Aujourd’hui,  des groupes communautaires, organisations syndicales et des associations étudiantes suspendent leurs activités régulières pour participer à différentes mobilisations et tenir des activités d’information sur l’austérité. Autant d‘organismes communautaires qui ferment leurs portes pour une journée complète, c’est du jamais vu ! Les groupes n’en peuvent tout simplement plus des choix gouvernementaux qui augmentent la détresse humaine et les besoins des personnes les plus démunies, menant à une surcharge de travail dans un milieu déjà sous-financé.

 En Haute-Yamaska, plusieurs actions ont été confirmées (voir annexe) pour dénoncer les politiques d’austérité et revendiquer l’adoption de mesures fiscales plus justes qui permettraient de financer adéquatement les services publics et les programmes sociaux. La marche funèbre d’aujourd’hui est un geste symbolique pour démontrer aux décideurs en place que nous ne sommes pas dupes et que nous savons qu’il y a beaucoup d’autres solutions. L’enterrement du filet social illustre que le gouvernement se délaisse de ces responsabilités. Nous n’acceptons pas de perdre tout ce que nous avons bâti au cours des années, et nous le disons par ce geste rassembleur.

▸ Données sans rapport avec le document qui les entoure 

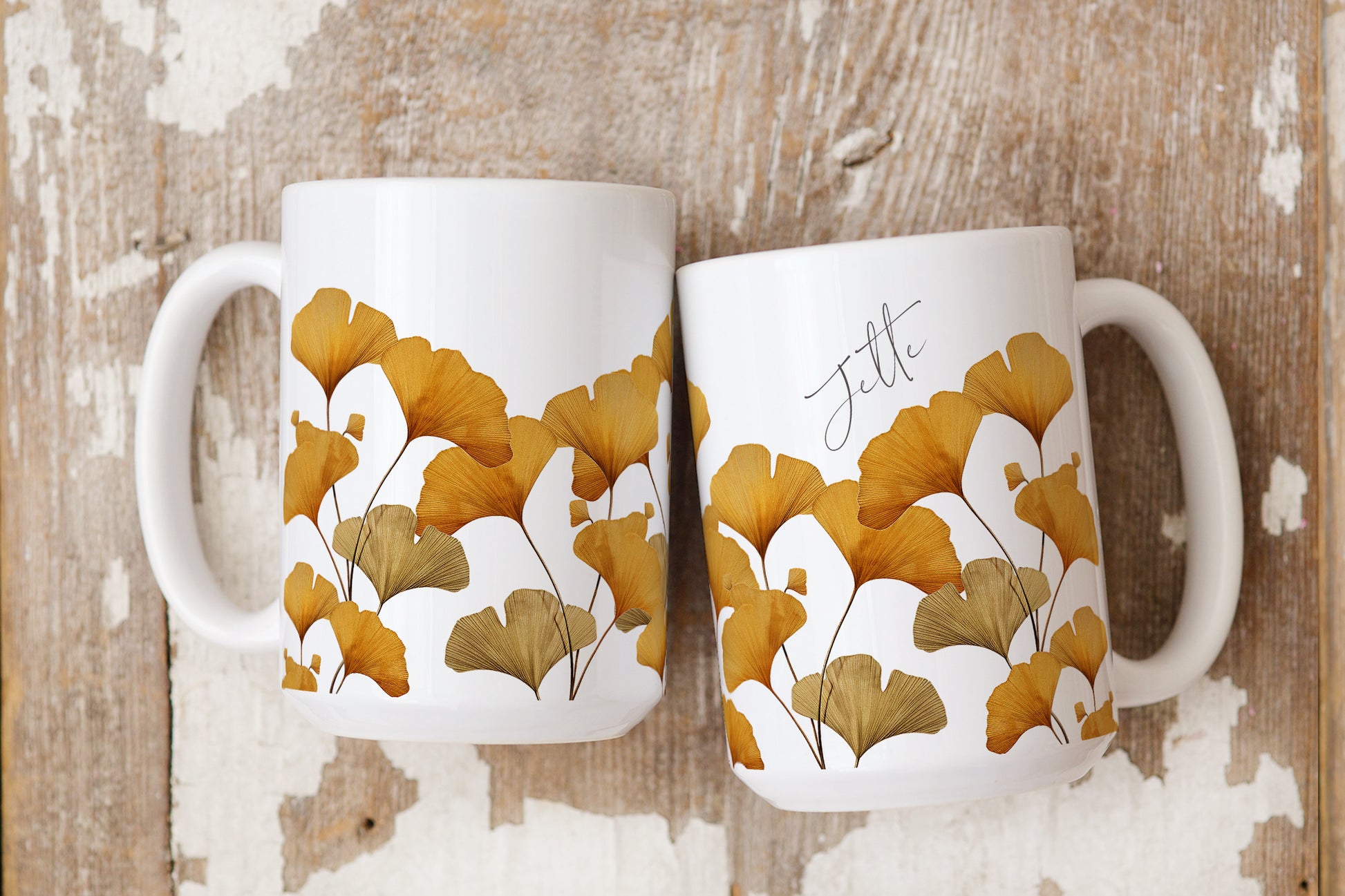Personalisierte Aquarelltasse mit gelben Ginkgo Blättern - Vorder- und Rückansicht XXL Tasse 440 ml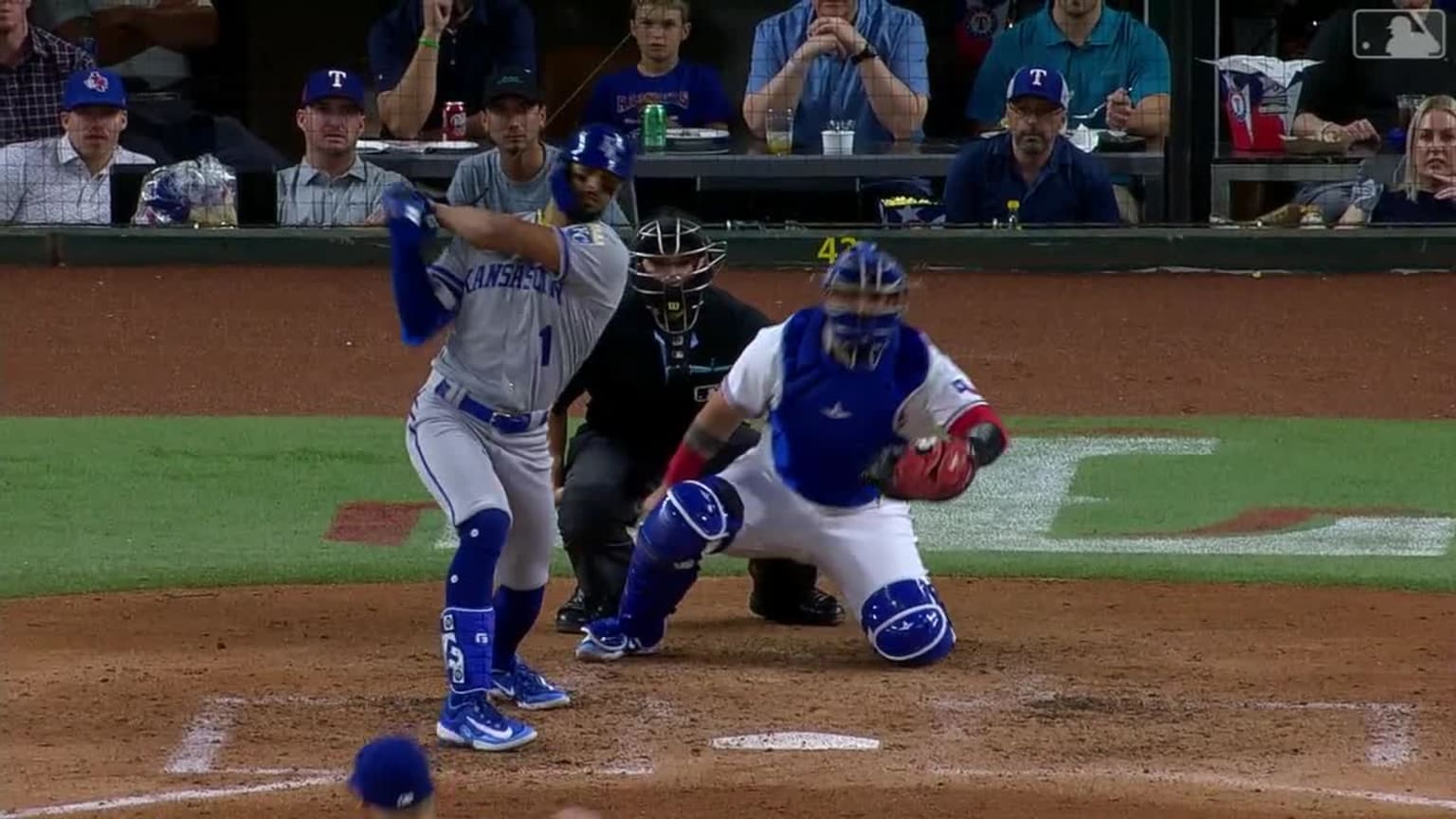 MJ Melendez hits an RBI single to left field | 04/12/2023 | Kansas City ...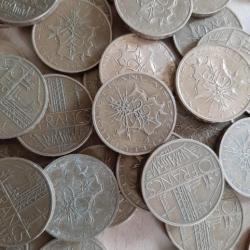 Bon lot de 20 pi&egrave;ces fran&ccedil;aises de 10 francs, dates diverses.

Une mobilisation contre la destruction du filet social

Pour nous, la poursuite des mesures d’austérité contenues dans le budget 2015-2016 est un affront et elle nécessite une levée de boucliers de la population du Québec. Les groupes communautaires, les travailleurs et les travailleuses des services publics, les groupes de femmes, les familles, les étudiants et les étudiantes, les personnes en situation de pauvreté, les gens vivant en région constatent tous les jours les conséquences des coupes dans les organismes, dans les services publics et dans les programmes sociaux ainsi que celles des hausses de tarifs des dernières années.

En plus de freiner la réalisation des droits humains fondamentaux, les choix du gouvernement en place augmentent les inégalités sociales, nuisent à l’atteinte de l’égalité entre les hommes et les femmes et à la protection de l’environnement. La forte limitation de la croissance des dépenses des programmes du dernier budget, notamment en éducation et en santé et services sociaux, aura un impact dramatique ; d’autant plus, qu’elle s’ajoute aux compressions imposées aux ministères et organismes par le précédent budget. Les choix du gouvernement ouvrent toute grande la porte à la privatisation de nos programmes sociaux et de nos services publics. Le changement de l’orientation gouvernementale dans les politiques d’aide au logement et les réorganisations en santé et dans les services sociaux en sont de bons exemples.

Nous pouvons faire autrement !

Les choix du gouvernement sont idéologiques beaucoup plus qu’économiques. Aujourd’hui, partout au Québec, on se mobilise aussi pour l’adoption de solutions fiscales justes qui permettraient à l’État québécois de renflouer ses coffres à raison de plusieurs milliards $ par an, afin de réinvestir de manière significative dans les programmes sociaux et les services publics. Par exemple : augmenter le taux d’imposition des grandes entreprises qui n’a cessé de diminuer dans les dernières années, réinstaurer la taxe sur le capital pour les banques, augmenter le nombre de paliers d’imposition des particuliers afin d’aller chercher davantage de revenus chez les plus riches et instaurer un meilleur contrôle du coût des médicaments. Voilà des solutions qui ne touchent pas seulement les plus démunis et la classe moyenne.